Луканче, проходя утром мимо куста, сломал ветку сирени и долго держал ее в своей ладони, а в это время гитлеровская батарея открыла огонь и засыпала цепь полка огнем и землей. Лежа в каком-то заросшем рву, может быть раньше служившем оградой поля или сада, Луканче время от времени подносил к носу душистую ветку, и сладковатый аромат сирени невольно возвращал его в Камено-Поле. Наклонясь к уху Пени, Луканче пытался перекричать грохот рвущихся снарядов:

— Эй, Пени, а как сейчас расцвела сирень над Осымом за селом! Эх, до чего ж мы любили туда бегать!

— Сбегай сейчас и наломай, — прижимался к земле Пени, по привычке закручивая кончик желтых усов. — Беги немедля, я тебе разрешаю!

— Разрешаешь, — глуповато улыбался Луканче, — если бы ты был таким большим начальником, давно бы твой след тут простыл…

А бывало и так, что теплым утром, когда солнце играло в росистой траве, они проходили по следам, оставленным гусеницами танков, и с грустью смотрели на смятую сочную траву на лугах, на вывороченные с корнями фруктовые деревья.

— Эх, сколько убытка! — скажет удрученно какой-нибудь старательный хозяин.

Другой в шутку ему ответит:

— Ты, дружище, гляди, чтобы не откинуть где-нибудь копыта, а все остальное гроша ломаного не стоит.
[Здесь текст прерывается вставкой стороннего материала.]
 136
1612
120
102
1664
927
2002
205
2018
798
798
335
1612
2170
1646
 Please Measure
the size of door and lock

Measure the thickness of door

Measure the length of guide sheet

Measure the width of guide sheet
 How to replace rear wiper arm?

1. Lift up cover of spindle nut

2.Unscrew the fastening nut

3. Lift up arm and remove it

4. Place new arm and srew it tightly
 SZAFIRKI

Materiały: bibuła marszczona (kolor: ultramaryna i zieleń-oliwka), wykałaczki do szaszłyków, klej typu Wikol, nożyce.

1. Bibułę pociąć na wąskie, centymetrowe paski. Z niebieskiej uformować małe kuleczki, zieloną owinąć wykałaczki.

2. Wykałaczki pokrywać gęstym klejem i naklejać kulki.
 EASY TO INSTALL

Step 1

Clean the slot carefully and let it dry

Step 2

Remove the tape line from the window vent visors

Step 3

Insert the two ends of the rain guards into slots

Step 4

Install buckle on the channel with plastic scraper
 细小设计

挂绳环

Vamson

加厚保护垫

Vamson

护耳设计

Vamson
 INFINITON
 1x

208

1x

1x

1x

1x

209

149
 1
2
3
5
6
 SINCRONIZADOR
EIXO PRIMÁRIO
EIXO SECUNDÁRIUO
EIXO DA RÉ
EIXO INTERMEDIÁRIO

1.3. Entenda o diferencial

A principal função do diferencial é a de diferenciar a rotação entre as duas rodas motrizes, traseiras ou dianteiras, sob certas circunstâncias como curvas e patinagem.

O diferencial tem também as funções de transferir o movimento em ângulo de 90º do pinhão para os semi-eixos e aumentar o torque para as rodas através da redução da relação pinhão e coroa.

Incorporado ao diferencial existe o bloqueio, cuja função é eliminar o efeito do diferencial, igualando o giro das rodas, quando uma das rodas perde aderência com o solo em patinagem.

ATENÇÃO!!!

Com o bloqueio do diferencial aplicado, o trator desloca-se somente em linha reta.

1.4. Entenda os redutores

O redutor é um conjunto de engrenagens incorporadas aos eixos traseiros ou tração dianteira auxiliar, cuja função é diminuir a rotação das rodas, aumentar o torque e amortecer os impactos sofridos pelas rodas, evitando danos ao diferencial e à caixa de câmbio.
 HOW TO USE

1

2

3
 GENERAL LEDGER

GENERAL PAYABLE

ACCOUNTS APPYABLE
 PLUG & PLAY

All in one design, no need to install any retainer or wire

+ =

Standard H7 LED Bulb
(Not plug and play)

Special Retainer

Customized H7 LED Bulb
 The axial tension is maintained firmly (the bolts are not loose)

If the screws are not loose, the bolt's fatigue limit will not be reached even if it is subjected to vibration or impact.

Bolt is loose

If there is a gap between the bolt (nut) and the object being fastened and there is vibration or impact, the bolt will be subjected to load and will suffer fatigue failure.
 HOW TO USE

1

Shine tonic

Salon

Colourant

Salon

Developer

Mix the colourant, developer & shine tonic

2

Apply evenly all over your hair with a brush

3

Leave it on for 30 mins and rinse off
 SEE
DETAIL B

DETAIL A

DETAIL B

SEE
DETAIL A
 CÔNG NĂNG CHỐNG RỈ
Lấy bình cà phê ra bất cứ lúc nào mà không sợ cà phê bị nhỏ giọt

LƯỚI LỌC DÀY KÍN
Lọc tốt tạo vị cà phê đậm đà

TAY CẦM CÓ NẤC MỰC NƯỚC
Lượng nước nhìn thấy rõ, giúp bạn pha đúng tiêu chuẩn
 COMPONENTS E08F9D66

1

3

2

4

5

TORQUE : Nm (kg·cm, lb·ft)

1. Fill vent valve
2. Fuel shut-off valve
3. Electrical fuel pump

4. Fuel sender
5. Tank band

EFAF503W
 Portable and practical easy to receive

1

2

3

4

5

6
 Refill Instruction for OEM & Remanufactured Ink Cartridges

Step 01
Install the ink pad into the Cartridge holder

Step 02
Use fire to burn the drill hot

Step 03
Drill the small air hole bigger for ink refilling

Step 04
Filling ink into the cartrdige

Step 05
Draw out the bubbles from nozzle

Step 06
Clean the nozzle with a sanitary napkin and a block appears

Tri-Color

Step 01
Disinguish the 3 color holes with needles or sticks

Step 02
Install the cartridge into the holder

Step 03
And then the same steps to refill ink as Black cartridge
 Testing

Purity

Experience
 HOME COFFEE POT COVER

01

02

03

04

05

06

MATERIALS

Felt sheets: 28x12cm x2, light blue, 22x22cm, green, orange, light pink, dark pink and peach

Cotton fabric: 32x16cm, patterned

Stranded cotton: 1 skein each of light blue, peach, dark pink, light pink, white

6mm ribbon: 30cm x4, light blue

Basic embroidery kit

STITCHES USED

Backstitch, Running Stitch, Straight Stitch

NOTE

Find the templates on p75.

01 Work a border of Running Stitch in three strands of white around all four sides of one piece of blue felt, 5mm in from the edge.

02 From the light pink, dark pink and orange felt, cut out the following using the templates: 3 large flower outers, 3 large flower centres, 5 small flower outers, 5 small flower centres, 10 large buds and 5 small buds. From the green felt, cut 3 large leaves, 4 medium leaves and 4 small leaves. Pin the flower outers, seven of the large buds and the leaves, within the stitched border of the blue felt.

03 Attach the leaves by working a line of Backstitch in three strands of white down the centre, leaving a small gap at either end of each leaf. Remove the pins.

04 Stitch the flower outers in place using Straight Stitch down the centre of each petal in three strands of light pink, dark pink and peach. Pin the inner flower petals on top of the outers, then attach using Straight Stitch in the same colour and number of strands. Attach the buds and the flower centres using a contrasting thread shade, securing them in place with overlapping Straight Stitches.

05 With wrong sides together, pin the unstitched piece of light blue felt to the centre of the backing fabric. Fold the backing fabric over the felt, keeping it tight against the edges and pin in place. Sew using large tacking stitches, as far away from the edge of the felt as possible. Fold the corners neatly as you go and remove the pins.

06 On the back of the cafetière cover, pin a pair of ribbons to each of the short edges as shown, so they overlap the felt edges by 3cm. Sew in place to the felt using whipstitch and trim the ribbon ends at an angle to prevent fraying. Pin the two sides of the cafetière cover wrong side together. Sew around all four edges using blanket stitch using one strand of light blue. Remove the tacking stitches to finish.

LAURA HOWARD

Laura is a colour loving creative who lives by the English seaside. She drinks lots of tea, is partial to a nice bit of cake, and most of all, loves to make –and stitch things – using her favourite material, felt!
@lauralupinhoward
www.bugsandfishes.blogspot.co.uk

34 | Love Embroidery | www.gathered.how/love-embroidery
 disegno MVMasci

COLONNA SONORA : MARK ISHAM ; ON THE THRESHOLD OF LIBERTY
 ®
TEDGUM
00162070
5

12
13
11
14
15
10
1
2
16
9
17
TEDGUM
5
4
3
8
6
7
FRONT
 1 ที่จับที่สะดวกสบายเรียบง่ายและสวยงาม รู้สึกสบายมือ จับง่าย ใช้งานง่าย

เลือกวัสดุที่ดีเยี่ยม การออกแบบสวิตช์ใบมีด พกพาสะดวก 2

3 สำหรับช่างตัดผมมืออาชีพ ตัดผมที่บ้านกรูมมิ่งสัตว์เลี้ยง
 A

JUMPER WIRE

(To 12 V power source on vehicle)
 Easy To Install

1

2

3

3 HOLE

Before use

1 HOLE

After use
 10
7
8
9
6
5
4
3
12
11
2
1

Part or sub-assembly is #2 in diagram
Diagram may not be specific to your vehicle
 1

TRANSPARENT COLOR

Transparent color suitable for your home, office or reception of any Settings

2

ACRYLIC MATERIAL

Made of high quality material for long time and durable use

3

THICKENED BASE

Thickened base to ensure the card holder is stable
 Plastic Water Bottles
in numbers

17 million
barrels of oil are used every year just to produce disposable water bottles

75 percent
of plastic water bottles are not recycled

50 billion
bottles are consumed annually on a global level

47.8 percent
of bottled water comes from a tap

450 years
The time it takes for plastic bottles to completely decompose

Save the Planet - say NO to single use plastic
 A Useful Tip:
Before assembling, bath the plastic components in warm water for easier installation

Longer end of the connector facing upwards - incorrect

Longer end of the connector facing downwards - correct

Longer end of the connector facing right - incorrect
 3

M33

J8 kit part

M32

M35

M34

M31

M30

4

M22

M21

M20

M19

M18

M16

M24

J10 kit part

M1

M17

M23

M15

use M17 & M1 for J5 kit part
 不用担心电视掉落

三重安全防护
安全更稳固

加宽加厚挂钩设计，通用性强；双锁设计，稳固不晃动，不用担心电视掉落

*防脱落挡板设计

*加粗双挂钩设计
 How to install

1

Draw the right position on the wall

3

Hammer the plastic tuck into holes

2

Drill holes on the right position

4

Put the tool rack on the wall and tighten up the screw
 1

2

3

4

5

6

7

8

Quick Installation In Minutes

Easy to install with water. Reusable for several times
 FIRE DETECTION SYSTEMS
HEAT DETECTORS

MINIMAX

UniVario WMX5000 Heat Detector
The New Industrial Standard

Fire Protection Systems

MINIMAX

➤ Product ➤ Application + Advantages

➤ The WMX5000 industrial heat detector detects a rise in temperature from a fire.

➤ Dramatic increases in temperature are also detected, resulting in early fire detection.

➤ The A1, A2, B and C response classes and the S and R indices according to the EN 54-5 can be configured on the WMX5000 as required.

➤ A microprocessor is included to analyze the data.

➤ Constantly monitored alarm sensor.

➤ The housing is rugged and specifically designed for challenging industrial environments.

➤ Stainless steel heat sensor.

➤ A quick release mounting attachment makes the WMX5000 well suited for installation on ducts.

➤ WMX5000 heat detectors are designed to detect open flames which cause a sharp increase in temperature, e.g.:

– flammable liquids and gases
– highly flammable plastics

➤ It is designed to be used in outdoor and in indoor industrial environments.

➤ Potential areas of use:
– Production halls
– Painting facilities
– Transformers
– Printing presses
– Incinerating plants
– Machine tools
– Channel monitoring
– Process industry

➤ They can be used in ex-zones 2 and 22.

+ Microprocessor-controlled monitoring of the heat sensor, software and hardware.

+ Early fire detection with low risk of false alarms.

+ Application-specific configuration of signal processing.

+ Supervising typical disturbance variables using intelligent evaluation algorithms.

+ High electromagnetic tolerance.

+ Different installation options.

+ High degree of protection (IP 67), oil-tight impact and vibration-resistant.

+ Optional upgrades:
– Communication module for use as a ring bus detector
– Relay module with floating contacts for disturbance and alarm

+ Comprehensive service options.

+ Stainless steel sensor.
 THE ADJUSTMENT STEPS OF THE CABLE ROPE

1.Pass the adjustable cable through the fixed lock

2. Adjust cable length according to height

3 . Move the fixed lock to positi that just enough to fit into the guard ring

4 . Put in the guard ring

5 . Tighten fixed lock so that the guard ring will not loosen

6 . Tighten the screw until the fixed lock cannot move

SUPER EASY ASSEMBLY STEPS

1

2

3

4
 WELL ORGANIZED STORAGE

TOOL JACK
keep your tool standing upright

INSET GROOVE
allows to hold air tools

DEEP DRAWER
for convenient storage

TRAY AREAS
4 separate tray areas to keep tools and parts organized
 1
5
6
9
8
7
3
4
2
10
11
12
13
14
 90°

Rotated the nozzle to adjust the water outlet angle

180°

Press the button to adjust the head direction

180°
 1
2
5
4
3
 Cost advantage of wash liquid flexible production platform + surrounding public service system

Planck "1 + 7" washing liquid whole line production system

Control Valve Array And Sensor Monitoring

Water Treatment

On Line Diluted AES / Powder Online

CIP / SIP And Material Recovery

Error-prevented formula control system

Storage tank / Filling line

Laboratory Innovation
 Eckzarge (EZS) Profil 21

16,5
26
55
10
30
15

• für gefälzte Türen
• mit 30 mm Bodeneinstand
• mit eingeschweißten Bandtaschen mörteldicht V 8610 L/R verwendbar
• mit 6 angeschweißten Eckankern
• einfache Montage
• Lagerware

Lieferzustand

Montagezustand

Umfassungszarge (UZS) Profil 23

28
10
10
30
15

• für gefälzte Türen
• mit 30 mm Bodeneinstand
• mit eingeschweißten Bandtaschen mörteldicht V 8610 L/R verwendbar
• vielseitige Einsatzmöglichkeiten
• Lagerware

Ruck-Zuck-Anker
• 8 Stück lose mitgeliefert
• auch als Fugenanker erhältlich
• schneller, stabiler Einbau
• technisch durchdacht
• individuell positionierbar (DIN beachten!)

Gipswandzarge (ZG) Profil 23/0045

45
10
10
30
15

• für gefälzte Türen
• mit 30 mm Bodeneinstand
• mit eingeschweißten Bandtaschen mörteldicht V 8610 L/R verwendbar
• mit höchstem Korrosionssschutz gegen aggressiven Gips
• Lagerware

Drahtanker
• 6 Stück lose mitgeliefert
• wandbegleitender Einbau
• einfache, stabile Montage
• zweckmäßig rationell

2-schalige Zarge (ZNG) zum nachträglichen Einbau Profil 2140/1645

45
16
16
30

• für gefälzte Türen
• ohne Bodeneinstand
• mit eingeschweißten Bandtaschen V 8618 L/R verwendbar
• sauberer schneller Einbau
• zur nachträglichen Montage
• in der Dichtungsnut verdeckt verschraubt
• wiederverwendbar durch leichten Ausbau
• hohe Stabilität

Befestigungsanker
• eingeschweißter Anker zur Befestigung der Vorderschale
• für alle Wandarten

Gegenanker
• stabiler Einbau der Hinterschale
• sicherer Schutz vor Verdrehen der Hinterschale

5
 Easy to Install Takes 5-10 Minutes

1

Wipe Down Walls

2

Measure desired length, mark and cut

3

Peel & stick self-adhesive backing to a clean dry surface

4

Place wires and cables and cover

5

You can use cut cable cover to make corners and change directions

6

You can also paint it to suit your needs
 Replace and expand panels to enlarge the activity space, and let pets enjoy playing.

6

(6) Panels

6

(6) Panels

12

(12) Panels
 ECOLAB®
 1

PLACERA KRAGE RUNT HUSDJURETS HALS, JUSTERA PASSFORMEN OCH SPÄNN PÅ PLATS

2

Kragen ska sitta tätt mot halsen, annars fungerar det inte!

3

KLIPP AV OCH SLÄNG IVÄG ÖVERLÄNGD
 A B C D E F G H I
За лето окопы и воронки зарастут бурьяном, а ржавчина разъест гильзы.

— Тоже мне умник нашелся, — вмешается третий, — сделал открытие, что ржавчина гильзы разъедает!..

А когда проходили через вспаханное поле, Кутула брал в руку теплый чернозем, нюхал его и, растирая между пальцами, тихо говорил, вздыхая:

— Самый раз пахать! А земля, черт бы побрал все, мягкая, как душа! — И он грустно качал головой.

— Эй, сват, если бы тебе дали тут участок, ты бы надорвался от работы, — шутливо говорил ему Пени. Но иногда, показывая на захваченных артиллерийских коней, замечая: — Посмотри-ка на них, эти два плуга потянут.

— И еще как, — с удовольствием качал головой Кутула.

— А какие девчата тут пели во время жатвы! — делился своими холостяцкими волнениями Луканче. Как только наступало затишье, он становился беззаботным, как кузнечик. И мечтал вернуться в село с орденом за храбрость, чтобы его сверстники сохли от зависти.

Маджар ковылял в строю, едва волоча стертые ноги, и смотрел на грязные сапоги офицеров, прикидывая в уме, какие бы мог заработать деньги, если бы вычистил их государственной ваксой.

На каждом привале Мато бегал по ротам и всегда находил легковерных кандидатов попытать счастья, играя в карты.

— Мато, постыдись, — возмущался Слановский. — На что это похоже? Ты солдат или шулер?

— И то и другое, господин подпоручик, — шутливо оборонялся он. — Что поделаешь, сами заставляют.

Слановский приказал Кутуле обыскать его и забрать карты, но уже через два дня унтер-офицеры 6-й роты снова проиграли ему, однако жаловаться не посмели.

Траян молча шел в строю. Начальство решило, что будет лучше, если он искупит свою вину в боях. Конечно, Траян не очень-то старался. Когда над ним подшучивали, он сердито огрызался. Слановский строго-настрого запретил дразнить его, но Траяна все равно не оставляли в покое. Стоило ему на несколько шагов отстать, как тут же начинали сыпаться шутливые вопросы.